Vegetan en el quinto infierno de la exclusión, allá donde no llegan las cámaras de los corazonistas de pitiminí. Casi mejor así, porque su pobreza no es nada fotogénica. Arrugas amarillentas, ojos siempre húmedos cada día más enterrados en un cráneo que anticipa despiadadamente lo que será —ojalá pronto, desean— una calavera. La comisura de los labios en permanente temblor y sellada para ocultar unas encías despobladas de dientes que ya solo pueden con purés de oferta y galletas María mojadas en un simulacro de café con leche. Mejor no sigo con el retrato. Demasiado duro incluso para los estándares de la marginación, donde por tremendo que parezca, también hay derecho de admisión, clases, categorías y compartimentos estancos. Quién coño va a ganar un premio al más solidario o al más chachiguay vampirizando historias tan corrientes y molientes como la de la vecina del cuarto o la del entresuelo.

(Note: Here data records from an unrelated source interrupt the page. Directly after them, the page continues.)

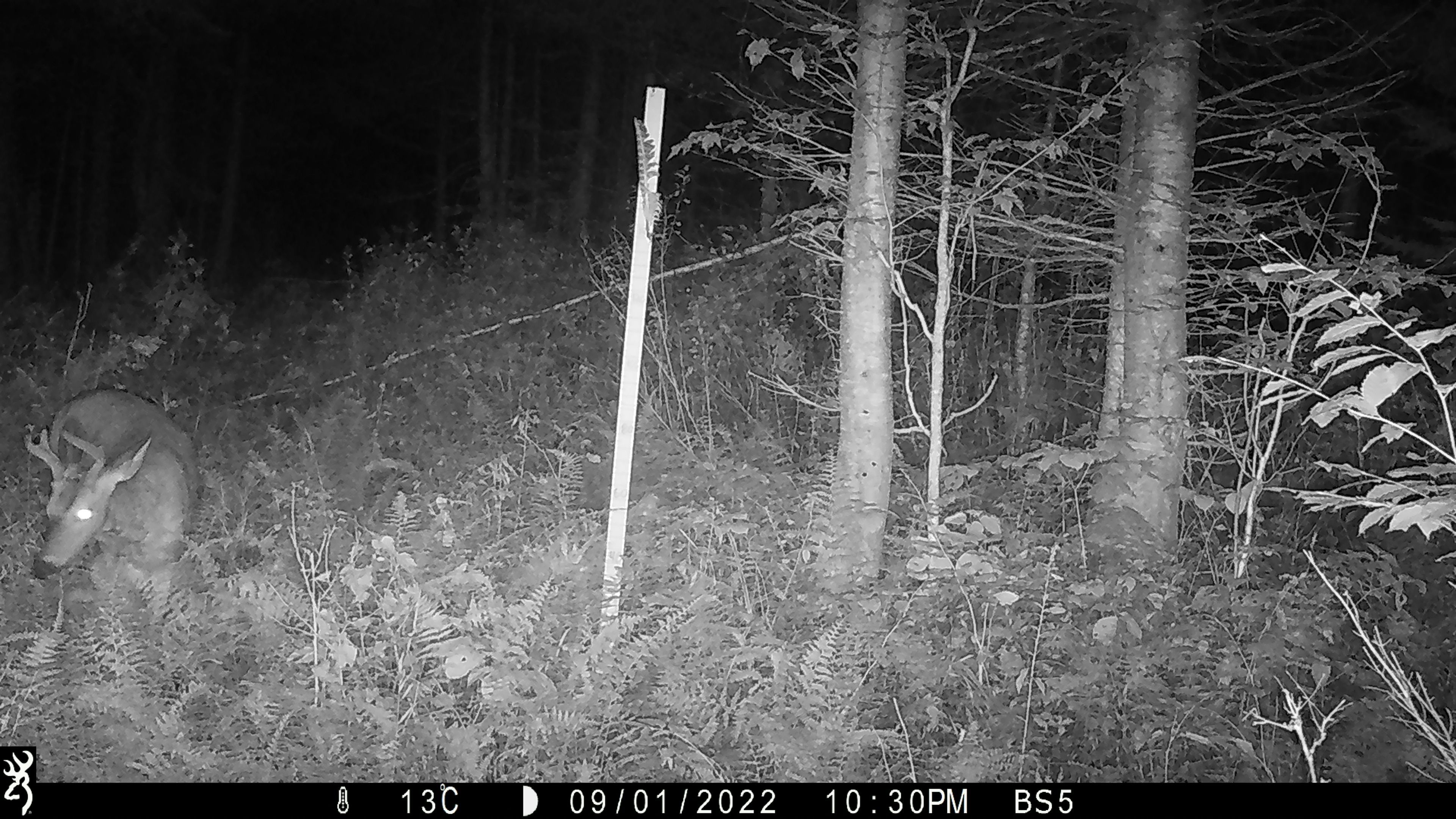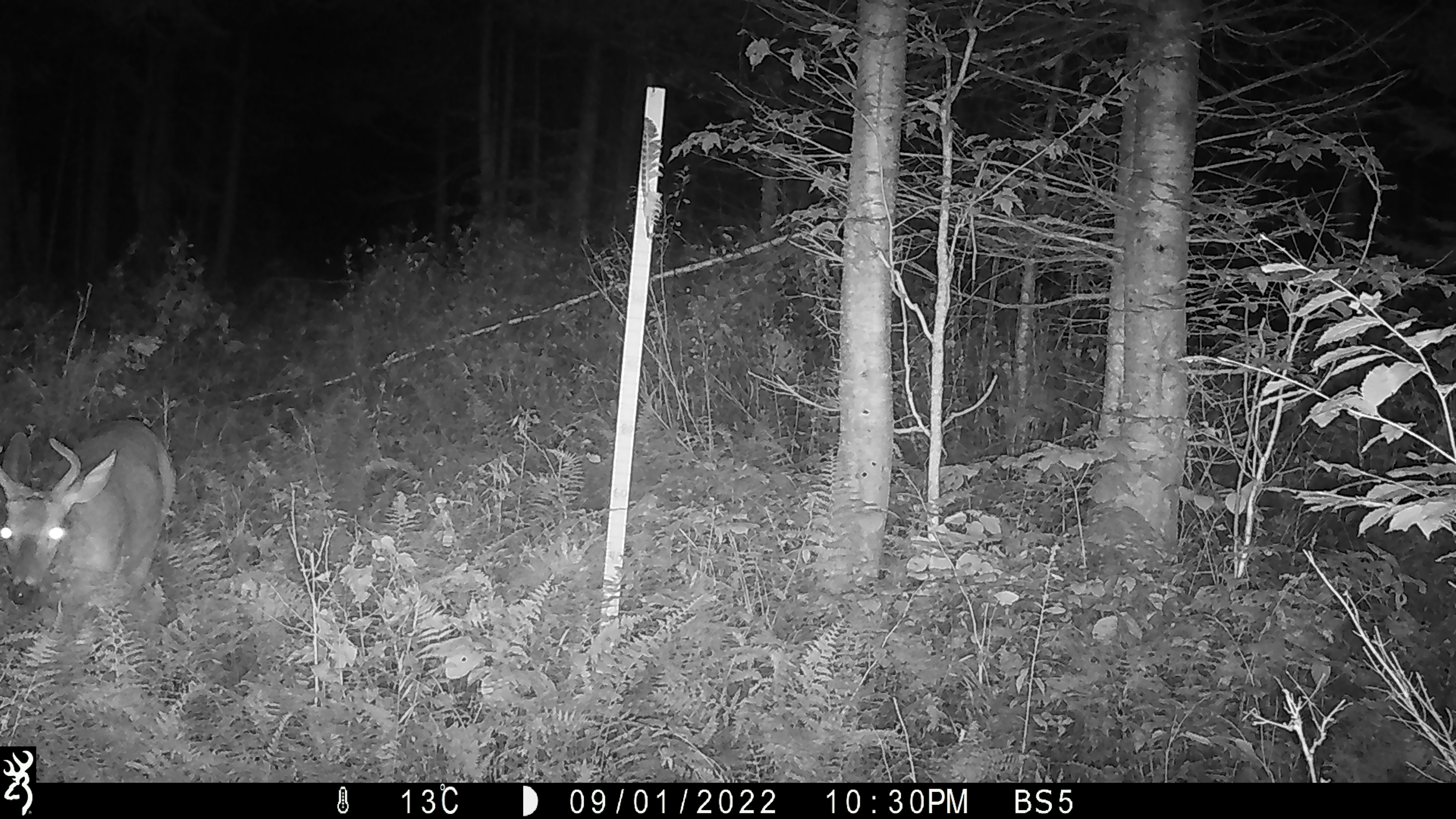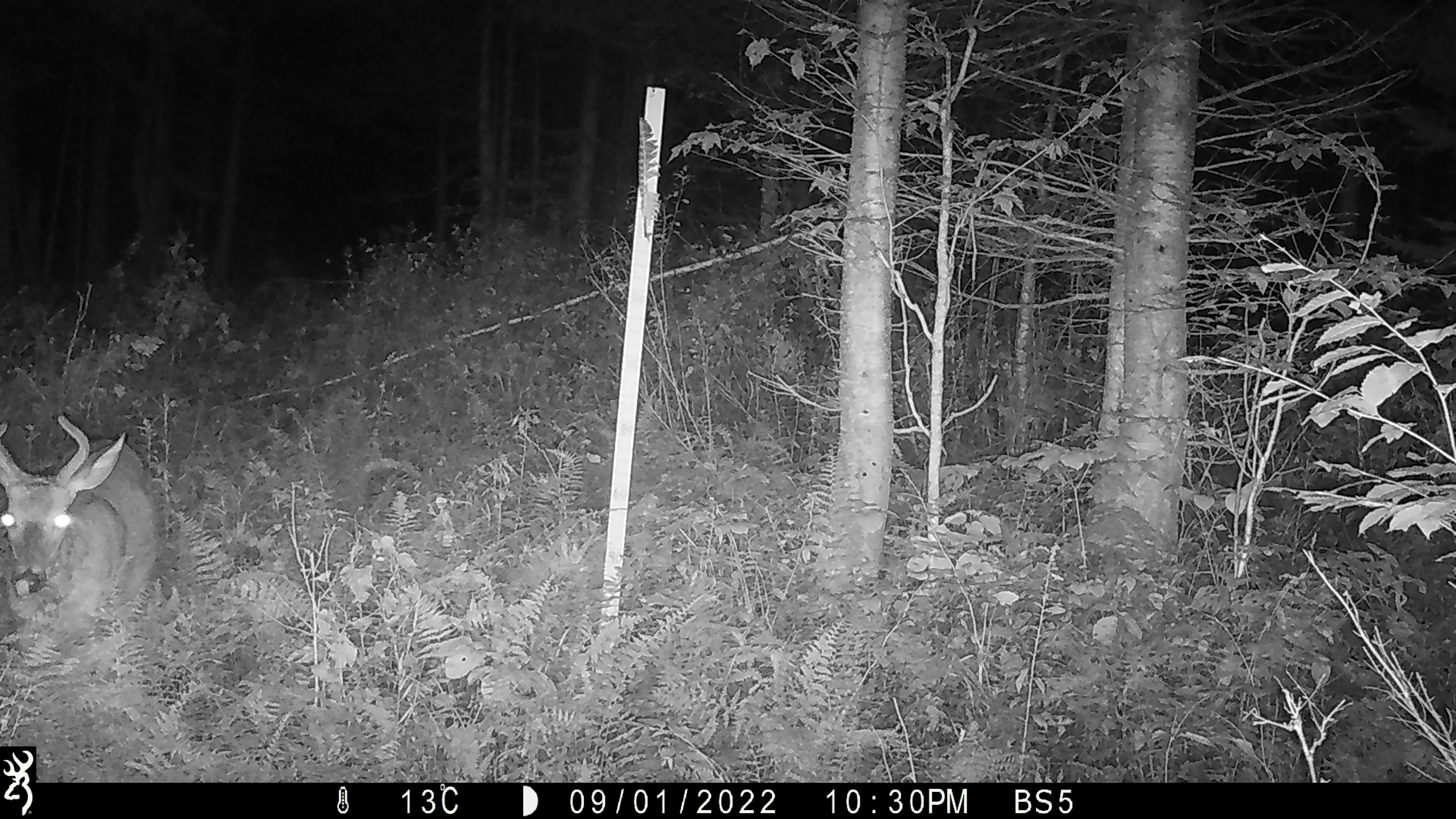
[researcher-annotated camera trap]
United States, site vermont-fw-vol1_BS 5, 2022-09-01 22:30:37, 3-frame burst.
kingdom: Animalia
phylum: Chordata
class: Mammalia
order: Artiodactyla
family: Cervidae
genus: Odocoileus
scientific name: Odocoileus virginianus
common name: white-tailed deer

No tienen mucho que contar ni demasiado que inventar. Fueron niñas en una época difícil. Tal vez jóvenes en otra no mejor. Se casaron —con suerte, con un buen hombre que no les levantó la mano aunque seguramente sí la voz— y criaron tres, cuatro, cinco hijos hoy muy caros de ver. Tuvieron la comida y la cena a la hora y el piso de cincuenta metros cuadrados en perfecto estado de revista. Profesión, sus labores, quedaron reducidas en el carné de identidad y más que probablemente en sus propias cabezas. Madres y esposas en la vida. Lo último, solo hasta que las caprichosas leyes de la biología y de la estadística enviaron al cementerio a sus maridos.

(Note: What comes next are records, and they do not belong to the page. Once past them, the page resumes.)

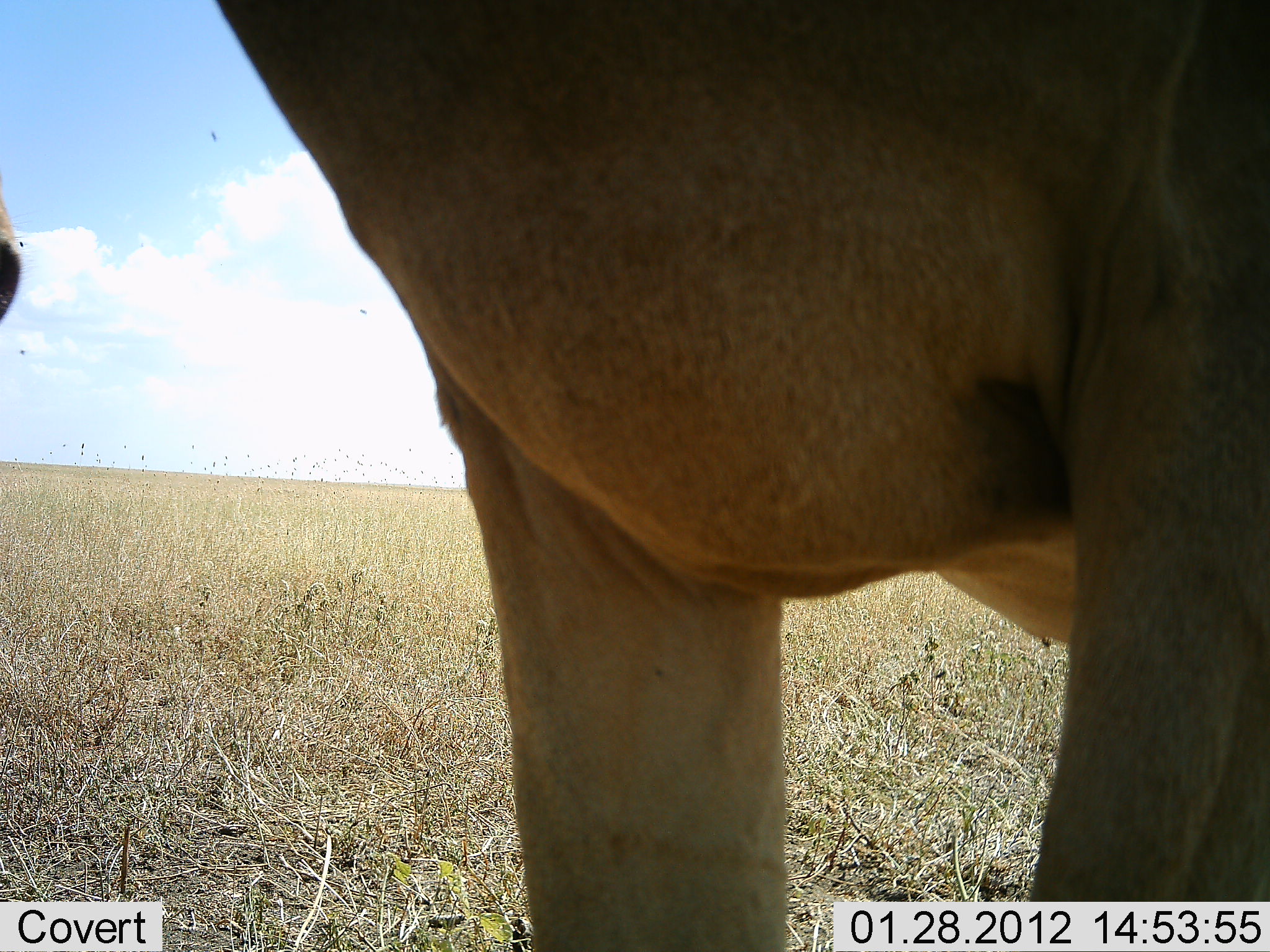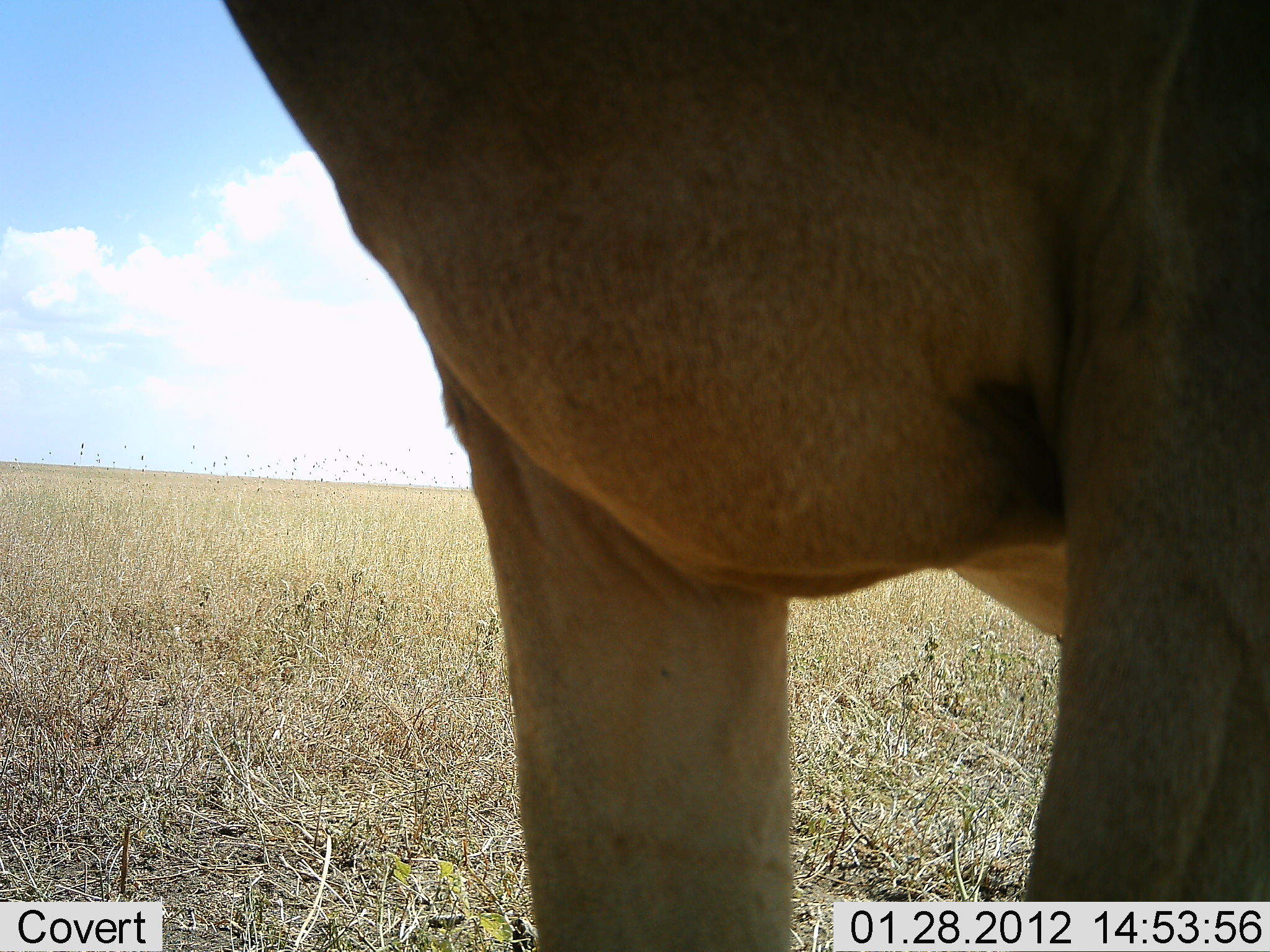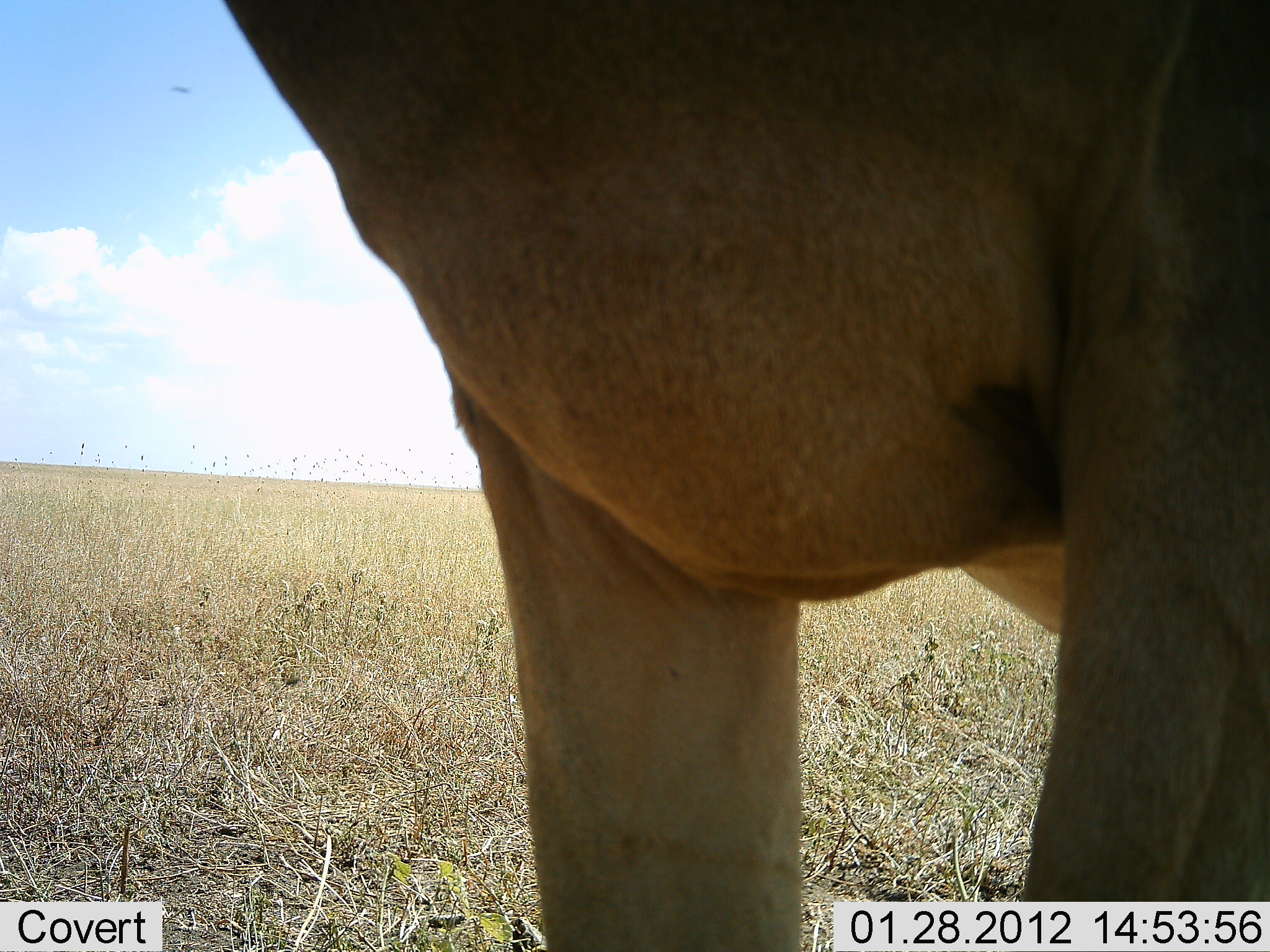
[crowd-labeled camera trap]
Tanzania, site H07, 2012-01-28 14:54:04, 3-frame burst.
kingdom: Animalia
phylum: Chordata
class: Mammalia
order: Artiodactyla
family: Bovidae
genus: Alcelaphus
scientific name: Alcelaphus buselaphus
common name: hartebeest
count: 1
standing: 100%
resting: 0%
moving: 0%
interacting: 0%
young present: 0%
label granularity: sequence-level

En lo sucesivo y para los restos fueron —son— viudas. Debieron acostumbrarse al vacío y la soledad, pero también a llegar a fin de mes con menos de la mitad de lo que ingresaba su difunto. 578 euros es el promedio engañoso. La inmensa mayoría apenas alcanza 462. Lo peor es que no parece importarle a nadie. Por invisible, su miseria no cuenta.